Heute möchten viele in unserer Gesellschaft umsichtig umgehen mit anderen. Dazu gehört, darauf Rücksicht zu nehmen, dass Menschen unterschiedliche Erfahrungen gemacht haben und deshalb auch unterschiedlich reagieren. Ein Bild, Video oder Inhalt, der die eine Person erfreut oder kaltlässt, kann die andere Person verstören oder belasten. Zu einem empathischen Umgang gehört deshalb in den Augen vieler eine Triggerwarnung, abgekürzt als TW oder CN (Content Notice), vor Inhalten, die potenzielle Trigger sind.

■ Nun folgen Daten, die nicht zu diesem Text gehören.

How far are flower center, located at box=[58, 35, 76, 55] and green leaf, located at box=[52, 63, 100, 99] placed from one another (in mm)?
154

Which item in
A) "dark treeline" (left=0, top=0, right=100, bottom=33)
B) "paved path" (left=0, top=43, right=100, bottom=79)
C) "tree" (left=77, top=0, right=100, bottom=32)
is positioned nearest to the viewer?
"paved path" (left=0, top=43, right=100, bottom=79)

In die traumatische Situation zurückversetzt

In der Psychologie beschreibt der Begriff Trigger Auslöser für Erinnerungen an traumatische Erlebnisse. Eine betroffene Person fühlt sich durch Trigger wie Bilder, Orte, Geräusche oder Gerüche in eine erlebte, belastende Situation zurückversetzt und fühlt sich in dem Moment, als passiere die Situation gerade.

Triggerwarnungen werden typischerweise vor Inhalten platziert, in denen es um Themen wie Rassismus, Gewalt, Missbrauch, Essstörungen, Depressionen, Sucht oder Tod geht. Dank dem Hinweis sind Betroffene gewappnet, oder sie können wegklicken.

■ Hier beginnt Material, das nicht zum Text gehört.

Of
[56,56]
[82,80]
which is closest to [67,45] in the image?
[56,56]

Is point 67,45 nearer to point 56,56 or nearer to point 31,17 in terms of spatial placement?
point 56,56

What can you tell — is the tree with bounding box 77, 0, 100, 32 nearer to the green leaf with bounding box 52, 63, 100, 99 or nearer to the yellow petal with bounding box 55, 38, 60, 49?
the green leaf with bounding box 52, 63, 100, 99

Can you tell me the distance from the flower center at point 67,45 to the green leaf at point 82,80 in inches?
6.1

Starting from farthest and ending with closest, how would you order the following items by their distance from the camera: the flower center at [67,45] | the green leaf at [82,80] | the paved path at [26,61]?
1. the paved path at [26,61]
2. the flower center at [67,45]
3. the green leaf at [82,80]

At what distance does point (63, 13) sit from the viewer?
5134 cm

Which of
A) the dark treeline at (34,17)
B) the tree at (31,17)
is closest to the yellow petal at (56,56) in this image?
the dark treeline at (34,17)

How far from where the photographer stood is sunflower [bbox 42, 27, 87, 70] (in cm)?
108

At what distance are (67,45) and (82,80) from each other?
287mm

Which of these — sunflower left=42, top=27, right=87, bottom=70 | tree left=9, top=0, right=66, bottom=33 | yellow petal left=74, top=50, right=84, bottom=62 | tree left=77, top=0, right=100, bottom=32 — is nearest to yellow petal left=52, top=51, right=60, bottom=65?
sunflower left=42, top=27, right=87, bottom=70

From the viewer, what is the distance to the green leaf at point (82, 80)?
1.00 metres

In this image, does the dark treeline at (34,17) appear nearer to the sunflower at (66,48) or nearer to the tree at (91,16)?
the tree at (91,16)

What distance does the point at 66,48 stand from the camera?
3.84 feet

Immer mehr Triggerwarnungen

Verbreitet sind Triggerwarnungen in den sozialen Medien, wo Nutzerinnen und Nutzer eigene Inhalte mit Warnhinweisen versehen. Instagram ermöglicht es in den «Einstellungen für sensible Inhalte», weniger Posts zu Themen wie Drogen oder Gewalt anzeigen zu lassen. Auf Tiktok warnt ein Icon – ein durchgestrichenes Auge – vor sensiblen Inhalten.

Triggerwarnungen tauchen zunehmend in immer mehr Bereichen des Lebens auf:

  • Beim Shoppen, wie eingangs erwähnte Beispiele zeigen.
  • In der Kunst, wenn die Besucherin zum Beispiel in der Kunsthalle Friart Fribourg durch die Kassierin warnend auf die schonungslose Auseinandersetzung mit dem Thema Elternschaft durch den queeren Künstler Ei Arakawa hingewiesen wird.
  • Im Theater, wo Triggerwarnungen in Programmbeschrieben auftauchen. Ein Beispiel: Das Schauspielhaus Zürich veröffentlichte 2022 eine Triggerwarnung zu Milo Raus Inszenierung von «Wilhelm Tell» – diese enthalte «Schilderungen und Darstellungen von Gewalt, sexualisierter Gewalt, Racial Profiling und Waffen», stand da. Zudem würden Stroboskope eingesetzt.
  • Im Film und auf Streamingplattformen, wo sich das Publikum längst an Inhaltswarnungen zu Gewalt oder Sex gewöhnt hat.
  • In den Medien: SRF stuft Suizid, Magersucht, Drogensucht und sexuellen Missbrauch als mögliche Triggerthemen ein und warnt das Publikum vor schockierenden Aufnahmen – auch in der Musik: In der auf Youtube abrufbaren Sendung «Bounce» wird vor Rap-Freestyles jeweils eine Triggerwarnung ausgesprochen.
  • Und auch in der Literatur, wo Warnungen bei Neuerscheinungen im deutschsprachigen Raum vermehrt zu sehen sind. Haymon war einer der ersten Verlage, der Triggerwarnungen druckte. Beim Roman «Liebe/Liebe» von 2021 lauten die warnenden Zeilen: «Marlen Pelnys Roman konfrontiert dich mit sexueller Gewalt, Kindsmissbrauch und Selbstverletzung.» Der Verlag sieht Triggerwarnungen als Entscheidungshilfe für Lesende und als Zeichen der Empathie gegenüber Kundinnen und Kunden.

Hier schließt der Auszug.